December 15, 1978 – East Village – Journal

Last night I ran into John Kemp, with whom I had worked for the New School student registration. He suggested going to CBGBs. I thought about saying no. Alice waited at 256 East 10th Street. We haven’t touched each other in weeks.

“Sure, why not?” I agreed to the walk down the Bowery. A cold winter night. I was wearing tennis shoes. Wet from the melting snow. Nothing was happening at the bar and Lang joined us for drinks at Grassroots. The downstairs dive was packed with locals from the scene. Beer was cheap and I downed a few shots of cheap well whiskey. I looked at the phone booth more than once. Telling myself to call Alice, but didn’t want to hear the silence on the other end. Things are not good with use. I haven’t told anyone anything about her being late. Laing gave me a chunk a hashish before I left at 3. I was really late, but not so drunk. I have a problem of handling my liquor too well. I was surprised to see Alice still wake in the bedroom. She had been reading Ionesco. A dramatist. I had no idea what he wrote. I tried to read it several times without getting a hook. Too esoteric for me. I have a simple mind.

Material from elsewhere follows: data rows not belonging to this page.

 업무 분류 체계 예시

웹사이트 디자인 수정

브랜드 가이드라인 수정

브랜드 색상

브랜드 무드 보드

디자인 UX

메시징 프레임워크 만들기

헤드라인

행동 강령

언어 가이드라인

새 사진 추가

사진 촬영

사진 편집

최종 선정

She looked, as if she had been crying. That happens a lot. She never says why. Do I make her so unhappy. Coming in this late must hurt her, but she never speaks with me. She goes to meet with her friend, Susan, and never wants to do anything with me, as if I am the sole cause for her possible pregnancy.

“Where have you been?”

“CBGBs first and then Grassroots with John and Laing.” I wasn’t drunk, but I wasn’t sober either.

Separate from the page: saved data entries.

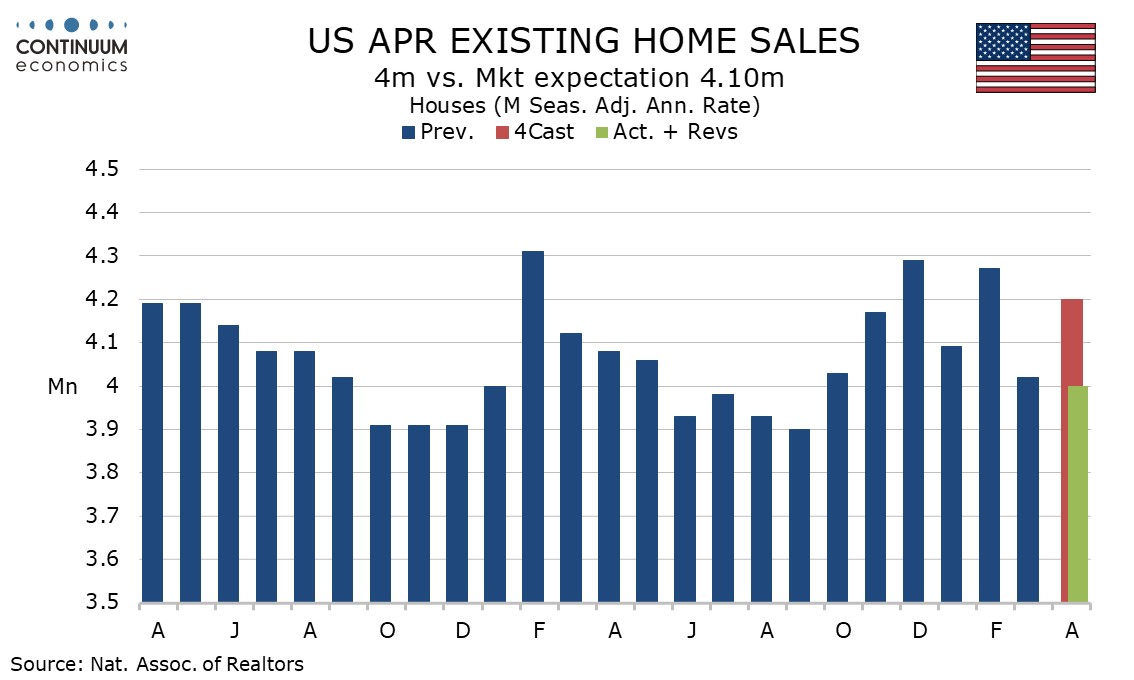 CONTINUUM
economics

US APR EXISTING HOME SALES
4m vs. Mkt expectation 4.10m
Houses (M Seas. Adj. Ann. Rate)

Prev. 4Cast Act. + Revs

4.5
4.4
4.3
4.2
4.1
Mn 4
3.9
3.8
3.7
3.6
3.5

A J A O D F A J A O D F A

Source: Nat. Assoc. of Realtors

“Why didn’t you call? I was worried about you. I thought you might have gotten hurt or killed or…”

“Or fucking another woman.”

“Well, of those three choices, fucking is probably the most likely.” She didn’t dare accusing me of infidelity. I recognized her fear. I had been violent at Irving Plaza during the fight with Blondie. My bruised ribs from the betting felt better, but I was sure everyone of her friends had portrayed me as the aggressor, instead of the victim. My reputation is not that of a saint.

“Would you have wanted to meet me?” This was the most we had spoken in days and we weren’t done. “Truth is I don’t now. Last month all I wanted was to be with you.”

“And now?”

“You never want to be with me.”

Alice was leaving for the holidays in West Virginia with the divorced mother and father, shuttling between Charleston and Huntington. I sat on the bed and held her hand, surprised she hadn’t withdrawn from my gesture.

“I know things are not good between us. This possible pregnancy, ahving to deal with feuding parents, trying to do the show, debts, dealing with me. You’re going to be gone for two weeks. Skiing most of it.” I hadn’t skied since leaving New England in 1976. There were mountains north of here. The Catskills weren’t New England and the Adirondacks were too far away from the city.

“Maybe this time apart will be good for us.”

“Maybe.”

The last time she left for DC she returned cold and mean. Nothing like the woman I love. Days passed before she was the Alice I love and that abyss will be crossed again.